Monday, June 13, 2011

Epiphanies

Today was pretty intense for me, at least the first half of the day. I slept horribly and woke up later than I wanted to, thus sort of setting back my plans for today. I was grouchy, disconnected, hungry and frustrated at the lack of options in the home, and just generally overwhelmed, and in a hurry to boot. I managed to pack up several options for food (we were heading to the park with a friend) and as we were driving to town I felt that familiar urge to drive through for coffee.

I just sat with that feeling/urge, and noticed that I would often leave my house hungry, and would stop for coffee before actually eating- thus quenching that hunger and allowing me to not eat until even several hours later. Sometimes a second coffee would work for me again and I would just skip all food until it was dinner time. Far too often, dinner was my first meal of the day.

So today I thought, "Man, I'm tired and I want a coffee." I knew I hadn't eaten and I thought, if I still wanta  coffee AFTER I eat, I'll get one. Then came the food negotiations- what can I get to eat while I'm in town? For one thing, I get to spend a little money which is always fun (even accompanied by guilt), AND I get to eat something I shouldn't but I can defend it because I'm "starving".
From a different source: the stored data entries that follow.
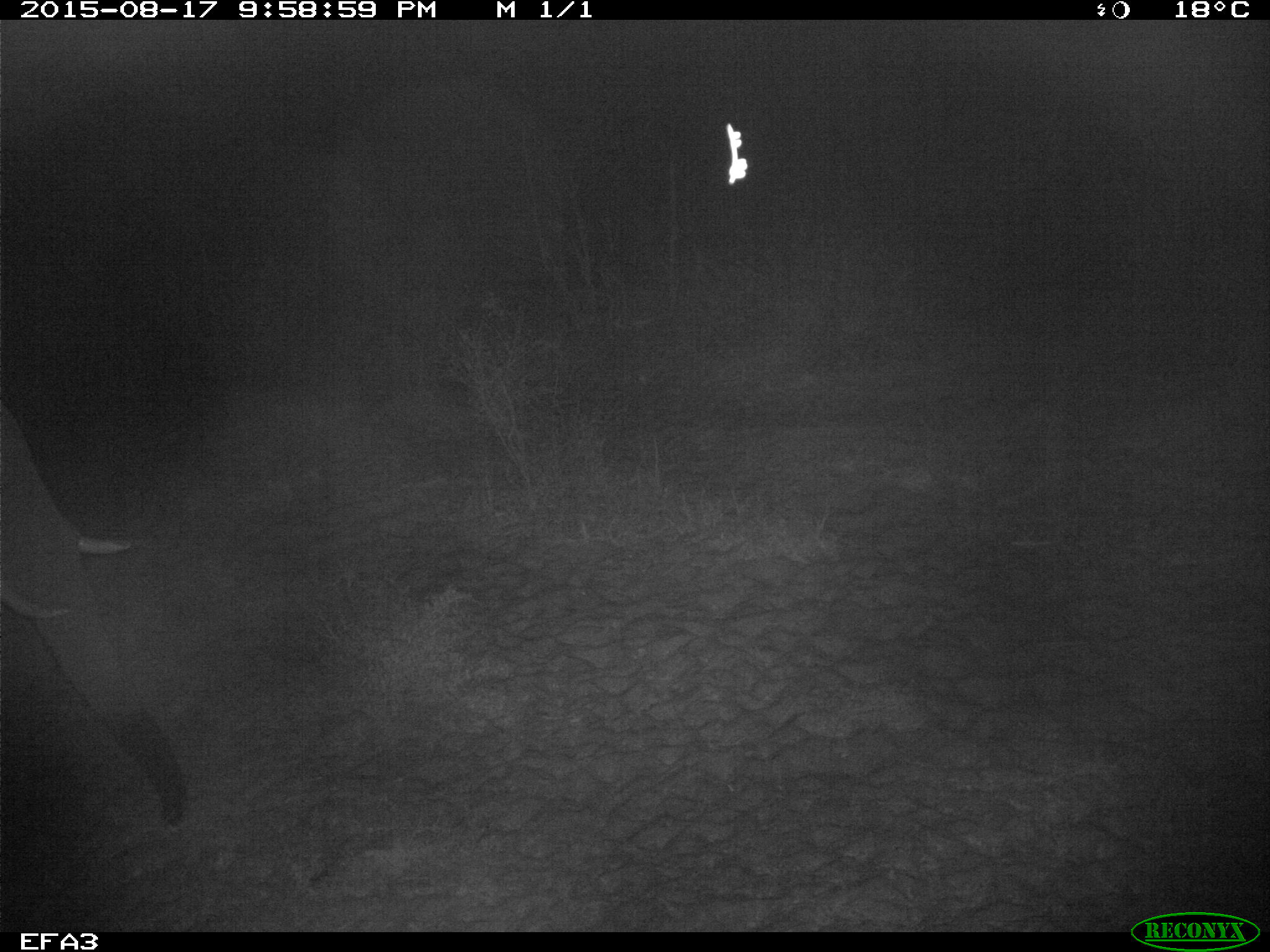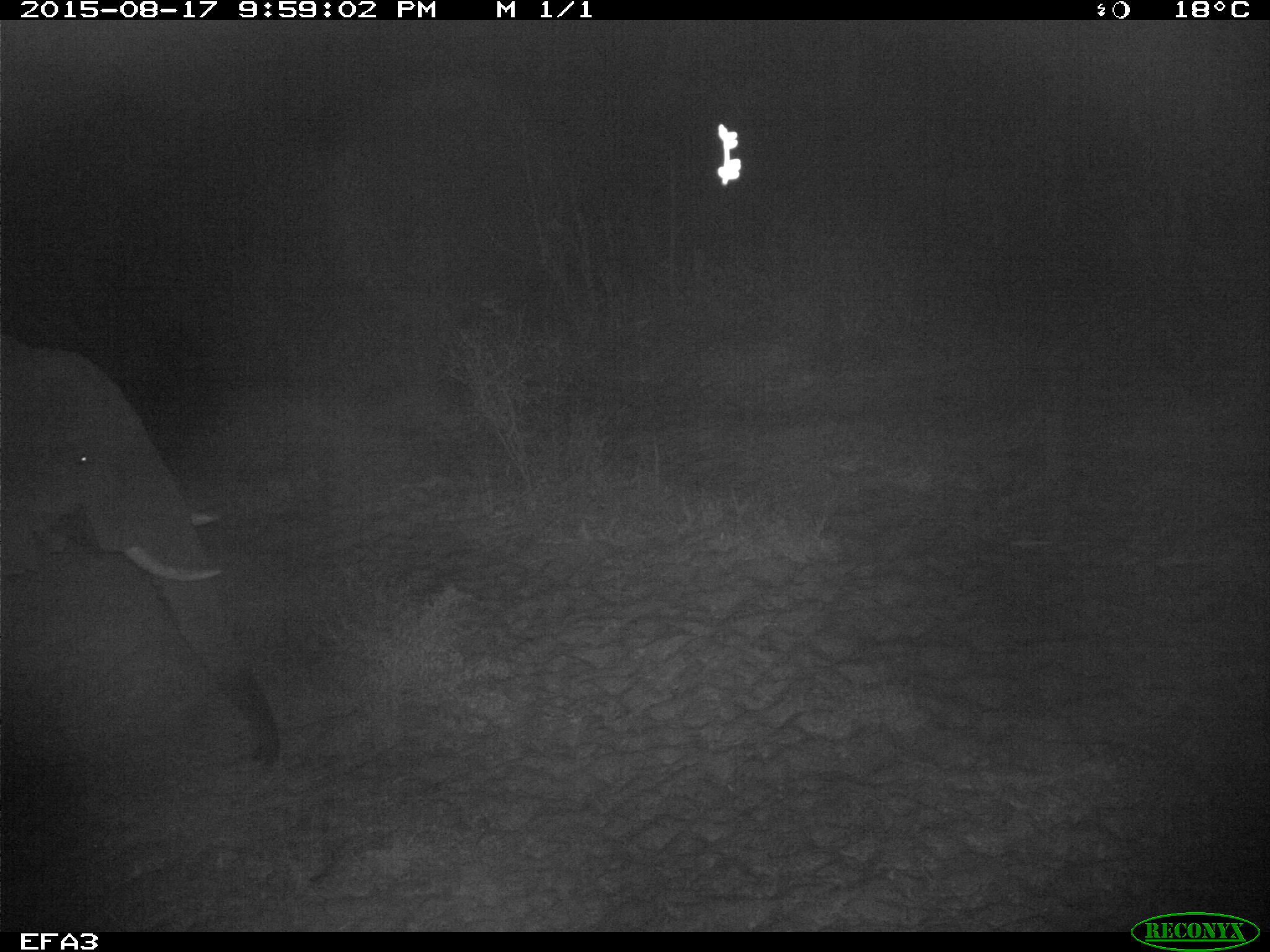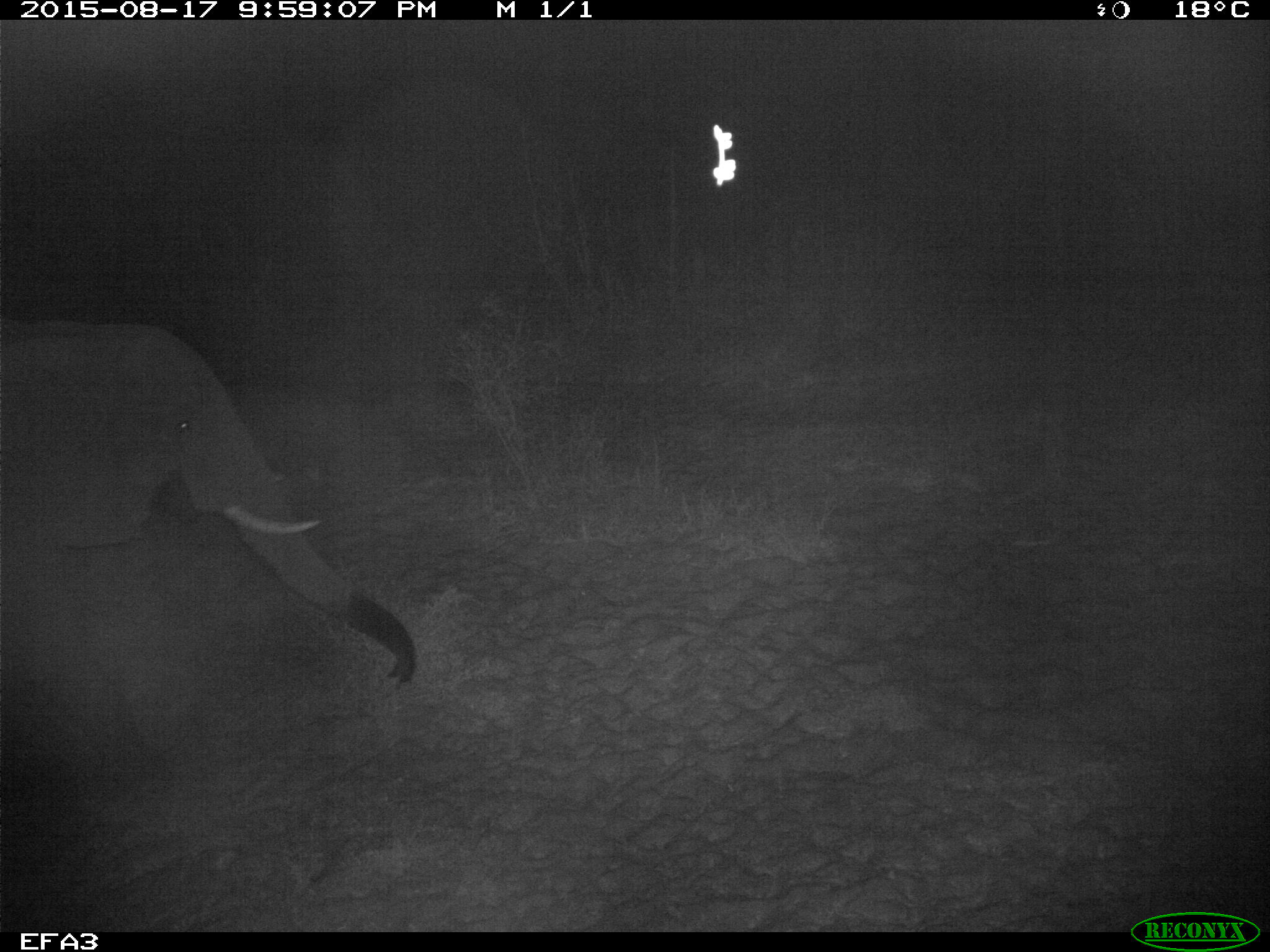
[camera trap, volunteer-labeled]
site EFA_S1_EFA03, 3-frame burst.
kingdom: Animalia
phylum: Chordata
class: Mammalia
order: Proboscidea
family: Elephantidae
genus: Loxodonta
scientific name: Loxodonta africana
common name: african bush elephant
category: elephant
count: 1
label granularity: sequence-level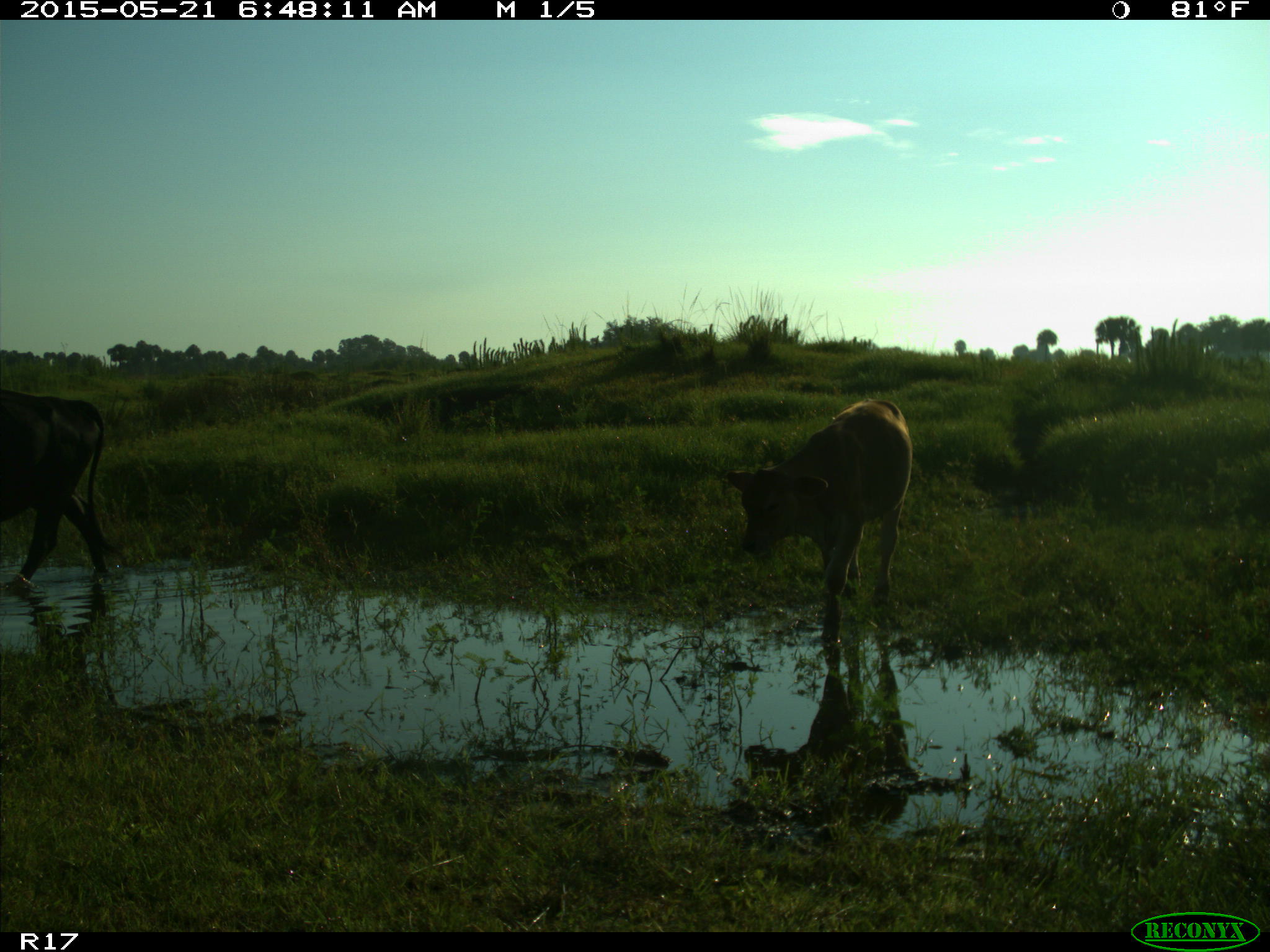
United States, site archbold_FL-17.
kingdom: Animalia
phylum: Chordata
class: Mammalia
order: Artiodactyla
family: Bovidae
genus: Bos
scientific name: Bos taurus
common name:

I realized that I didn't want anything other than what was in the bag I prepared- hummus, veggies, peanut butter, carrots, corn chips and salsa. Not exactly a traditional brunch but I felt good eating food I'd prepared myself, sans preservatives or extra things. I drank water - it all felt so good. Not like "ooh, i just worked out and am feeling good about it", but like I had just eaten what I was craving and I knew it was also good for my body- and that I was not ignoring my body but really, really listening to it.